A basic question you will face early on when dealing with PowerBI: How does my data actually end up being sucked into a PowerBI dashboard? (Or PowerBI data set, to be more accurate.)

Well. Here is a quick overview.

You have a choice between these methods, further explained below:

  • Real Time Integration (recurring sync)
  • OneDrive or Sharepoint Teams (recurring sync)
  • One-off uploads via BI Studio: not further explained (one-off)
  • Programmatic integration using APIs (one-off or recurring)

Real Time Integration

PowerBI comes with a selection of data sets you can utilize to ingest data and show in real-time.

There are three types of real-time datasets which are designed for display on real-time dashboards:

>> Push dataset

>> Streaming dataset

>> PubNub streaming dataset

You can add Power BI as an output within Azure Stream Analytics (ASA), and then visualize those data streams in the Power BI service in real time.
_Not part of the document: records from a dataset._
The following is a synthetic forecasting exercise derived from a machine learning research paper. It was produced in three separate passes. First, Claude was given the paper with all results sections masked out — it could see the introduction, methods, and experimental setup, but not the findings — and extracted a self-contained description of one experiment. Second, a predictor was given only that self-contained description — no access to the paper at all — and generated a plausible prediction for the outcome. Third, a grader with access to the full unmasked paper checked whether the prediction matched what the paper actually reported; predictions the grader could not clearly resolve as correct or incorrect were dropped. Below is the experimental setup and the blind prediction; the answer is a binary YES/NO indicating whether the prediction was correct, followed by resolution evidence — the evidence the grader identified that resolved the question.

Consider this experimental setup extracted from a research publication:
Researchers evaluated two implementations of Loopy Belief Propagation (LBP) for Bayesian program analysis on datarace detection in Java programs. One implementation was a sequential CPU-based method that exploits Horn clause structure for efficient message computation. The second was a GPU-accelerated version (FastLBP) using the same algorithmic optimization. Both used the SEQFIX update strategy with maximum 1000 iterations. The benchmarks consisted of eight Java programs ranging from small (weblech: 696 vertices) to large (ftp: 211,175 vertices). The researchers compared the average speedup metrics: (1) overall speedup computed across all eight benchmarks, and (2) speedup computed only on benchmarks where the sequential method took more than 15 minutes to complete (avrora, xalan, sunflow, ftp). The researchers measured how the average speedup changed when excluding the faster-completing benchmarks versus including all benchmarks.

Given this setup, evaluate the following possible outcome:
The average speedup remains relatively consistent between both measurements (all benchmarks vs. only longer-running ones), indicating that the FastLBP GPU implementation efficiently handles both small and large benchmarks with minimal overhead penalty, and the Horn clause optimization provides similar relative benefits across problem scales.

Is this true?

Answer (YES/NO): NO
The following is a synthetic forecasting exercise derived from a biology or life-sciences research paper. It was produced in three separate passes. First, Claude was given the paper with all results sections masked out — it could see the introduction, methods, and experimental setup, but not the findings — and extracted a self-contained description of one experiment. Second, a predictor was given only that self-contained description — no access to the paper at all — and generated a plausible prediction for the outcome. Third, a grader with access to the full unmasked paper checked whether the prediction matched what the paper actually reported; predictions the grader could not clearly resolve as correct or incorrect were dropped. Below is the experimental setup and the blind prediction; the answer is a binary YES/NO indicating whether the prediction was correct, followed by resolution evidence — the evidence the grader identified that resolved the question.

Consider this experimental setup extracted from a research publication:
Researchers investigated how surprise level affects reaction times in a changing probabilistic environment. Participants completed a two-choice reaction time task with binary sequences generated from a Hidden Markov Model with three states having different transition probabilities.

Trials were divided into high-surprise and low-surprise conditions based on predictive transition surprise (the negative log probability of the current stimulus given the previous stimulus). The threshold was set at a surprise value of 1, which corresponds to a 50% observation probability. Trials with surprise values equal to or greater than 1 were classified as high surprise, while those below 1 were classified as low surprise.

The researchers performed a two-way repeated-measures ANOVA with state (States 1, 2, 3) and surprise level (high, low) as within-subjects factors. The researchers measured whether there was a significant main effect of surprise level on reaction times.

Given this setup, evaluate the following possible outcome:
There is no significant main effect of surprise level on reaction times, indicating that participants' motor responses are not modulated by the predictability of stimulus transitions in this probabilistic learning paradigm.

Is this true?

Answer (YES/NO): NO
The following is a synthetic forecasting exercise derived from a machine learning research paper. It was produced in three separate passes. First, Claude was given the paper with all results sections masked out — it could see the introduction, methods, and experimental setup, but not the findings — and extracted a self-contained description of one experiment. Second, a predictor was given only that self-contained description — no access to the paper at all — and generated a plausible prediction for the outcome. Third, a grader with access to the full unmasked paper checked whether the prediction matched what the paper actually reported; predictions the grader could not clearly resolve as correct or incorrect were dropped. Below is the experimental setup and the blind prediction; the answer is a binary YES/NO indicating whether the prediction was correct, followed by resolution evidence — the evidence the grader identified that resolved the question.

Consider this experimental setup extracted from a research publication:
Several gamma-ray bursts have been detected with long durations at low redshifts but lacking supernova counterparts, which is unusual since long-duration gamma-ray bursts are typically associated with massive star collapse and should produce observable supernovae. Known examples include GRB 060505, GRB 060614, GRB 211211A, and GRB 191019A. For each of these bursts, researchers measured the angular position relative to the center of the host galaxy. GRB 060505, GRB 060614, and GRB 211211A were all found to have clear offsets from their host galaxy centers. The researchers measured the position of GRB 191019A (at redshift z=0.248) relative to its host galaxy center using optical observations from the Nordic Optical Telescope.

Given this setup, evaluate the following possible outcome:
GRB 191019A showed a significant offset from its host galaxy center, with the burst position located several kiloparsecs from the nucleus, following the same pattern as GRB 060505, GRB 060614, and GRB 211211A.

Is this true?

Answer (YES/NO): NO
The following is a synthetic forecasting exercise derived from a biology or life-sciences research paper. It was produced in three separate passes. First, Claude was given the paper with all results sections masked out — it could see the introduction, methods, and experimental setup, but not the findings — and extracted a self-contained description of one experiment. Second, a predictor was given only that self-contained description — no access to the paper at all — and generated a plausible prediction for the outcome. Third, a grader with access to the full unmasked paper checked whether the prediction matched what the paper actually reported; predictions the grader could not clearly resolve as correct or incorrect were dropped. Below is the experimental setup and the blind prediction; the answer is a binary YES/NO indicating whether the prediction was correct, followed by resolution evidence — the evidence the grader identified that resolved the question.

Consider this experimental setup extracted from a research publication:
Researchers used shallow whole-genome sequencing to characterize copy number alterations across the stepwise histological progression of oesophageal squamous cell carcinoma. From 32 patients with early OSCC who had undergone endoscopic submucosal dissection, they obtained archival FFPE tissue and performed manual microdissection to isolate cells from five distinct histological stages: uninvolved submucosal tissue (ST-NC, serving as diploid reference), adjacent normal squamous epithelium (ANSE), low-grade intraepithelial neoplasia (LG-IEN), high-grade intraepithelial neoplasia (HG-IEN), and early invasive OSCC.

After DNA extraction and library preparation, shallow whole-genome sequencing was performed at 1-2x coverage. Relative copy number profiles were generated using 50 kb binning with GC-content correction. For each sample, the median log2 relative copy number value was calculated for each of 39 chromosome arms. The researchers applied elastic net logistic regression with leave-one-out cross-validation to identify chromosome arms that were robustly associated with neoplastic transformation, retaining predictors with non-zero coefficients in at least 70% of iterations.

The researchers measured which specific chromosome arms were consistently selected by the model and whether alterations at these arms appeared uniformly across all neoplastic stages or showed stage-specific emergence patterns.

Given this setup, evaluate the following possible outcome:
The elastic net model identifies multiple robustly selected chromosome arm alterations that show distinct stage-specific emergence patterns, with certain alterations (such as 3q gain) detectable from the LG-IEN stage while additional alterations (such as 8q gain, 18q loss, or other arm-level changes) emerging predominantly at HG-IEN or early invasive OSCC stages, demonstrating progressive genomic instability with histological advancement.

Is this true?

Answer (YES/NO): NO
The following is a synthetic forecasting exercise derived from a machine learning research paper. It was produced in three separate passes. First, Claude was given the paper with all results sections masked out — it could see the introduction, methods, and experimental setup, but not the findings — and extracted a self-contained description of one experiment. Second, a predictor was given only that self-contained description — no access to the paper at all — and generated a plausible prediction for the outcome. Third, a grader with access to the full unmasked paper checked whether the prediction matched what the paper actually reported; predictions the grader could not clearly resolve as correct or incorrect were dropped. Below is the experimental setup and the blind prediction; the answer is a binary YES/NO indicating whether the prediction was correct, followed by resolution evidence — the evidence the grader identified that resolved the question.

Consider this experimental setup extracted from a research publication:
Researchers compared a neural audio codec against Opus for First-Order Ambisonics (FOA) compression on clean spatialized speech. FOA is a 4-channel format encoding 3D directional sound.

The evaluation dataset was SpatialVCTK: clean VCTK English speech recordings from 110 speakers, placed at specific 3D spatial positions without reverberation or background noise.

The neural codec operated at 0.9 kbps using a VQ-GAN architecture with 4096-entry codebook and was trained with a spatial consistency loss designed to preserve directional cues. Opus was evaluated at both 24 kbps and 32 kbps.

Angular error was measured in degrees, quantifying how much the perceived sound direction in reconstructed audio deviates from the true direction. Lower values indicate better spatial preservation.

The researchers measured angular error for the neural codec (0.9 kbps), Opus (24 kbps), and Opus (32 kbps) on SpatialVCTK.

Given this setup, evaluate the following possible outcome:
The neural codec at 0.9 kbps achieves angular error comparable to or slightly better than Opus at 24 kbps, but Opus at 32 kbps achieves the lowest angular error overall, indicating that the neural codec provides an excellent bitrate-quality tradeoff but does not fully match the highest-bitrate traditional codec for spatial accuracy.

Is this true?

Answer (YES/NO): NO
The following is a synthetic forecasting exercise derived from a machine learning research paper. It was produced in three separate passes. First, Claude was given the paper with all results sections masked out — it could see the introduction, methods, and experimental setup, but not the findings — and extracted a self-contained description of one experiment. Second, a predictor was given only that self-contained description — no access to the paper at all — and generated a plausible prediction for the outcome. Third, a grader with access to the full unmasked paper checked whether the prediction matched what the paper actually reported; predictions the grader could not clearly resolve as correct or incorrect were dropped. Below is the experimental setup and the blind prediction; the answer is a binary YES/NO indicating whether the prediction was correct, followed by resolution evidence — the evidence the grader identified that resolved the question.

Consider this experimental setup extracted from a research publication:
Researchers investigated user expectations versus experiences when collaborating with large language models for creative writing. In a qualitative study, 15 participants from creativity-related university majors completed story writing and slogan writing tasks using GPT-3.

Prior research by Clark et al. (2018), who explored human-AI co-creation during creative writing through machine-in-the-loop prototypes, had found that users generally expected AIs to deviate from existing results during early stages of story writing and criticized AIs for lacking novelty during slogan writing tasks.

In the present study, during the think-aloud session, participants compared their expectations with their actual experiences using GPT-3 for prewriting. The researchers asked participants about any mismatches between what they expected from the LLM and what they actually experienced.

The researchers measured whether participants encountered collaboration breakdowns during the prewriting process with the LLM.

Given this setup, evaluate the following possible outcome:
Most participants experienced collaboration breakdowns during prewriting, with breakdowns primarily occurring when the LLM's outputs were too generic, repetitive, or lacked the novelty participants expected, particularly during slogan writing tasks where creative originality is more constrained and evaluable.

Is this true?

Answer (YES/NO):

This section describes technical details about how that process occurs.

ASA and streaming datasets are an excellent choice for IOT scenarios and real time dashboarding. A word of caution is however due.

Do note this statement, as of December 19:

Power BI can be called roughly once per second. Streaming visuals support packets of 15 KB. Beyond that, streaming visuals fail (but push continues to work). Because of these limitations, Power BI lends itself most naturally to cases where Azure Stream Analytics does a significant data load reduction. We recommend using a Tumbling window or Hopping window to ensure that data push is at most one push per second, and that your query lands within the throughput requirements.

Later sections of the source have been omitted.